++++ DATA SUPPLIED ++++

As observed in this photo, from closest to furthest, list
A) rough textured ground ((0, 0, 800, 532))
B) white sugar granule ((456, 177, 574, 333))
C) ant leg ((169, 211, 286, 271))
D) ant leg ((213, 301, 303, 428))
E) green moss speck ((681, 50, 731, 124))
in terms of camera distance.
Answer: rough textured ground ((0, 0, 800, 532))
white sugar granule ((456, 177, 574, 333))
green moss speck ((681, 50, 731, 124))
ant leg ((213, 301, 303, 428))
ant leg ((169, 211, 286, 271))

++++

* **THE PROBLEM**:
Restate every line of the data word for word.

* **REPLY TO THE TASK**:
As observed in this photo, from closest to furthest, list
A) rough textured ground ((0, 0, 800, 532))
B) white sugar granule ((456, 177, 574, 333))
C) ant leg ((169, 211, 286, 271))
D) ant leg ((213, 301, 303, 428))
E) green moss speck ((681, 50, 731, 124))
in terms of camera distance.
Answer: rough textured ground ((0, 0, 800, 532))
white sugar granule ((456, 177, 574, 333))
green moss speck ((681, 50, 731, 124))
ant leg ((213, 301, 303, 428))
ant leg ((169, 211, 286, 271))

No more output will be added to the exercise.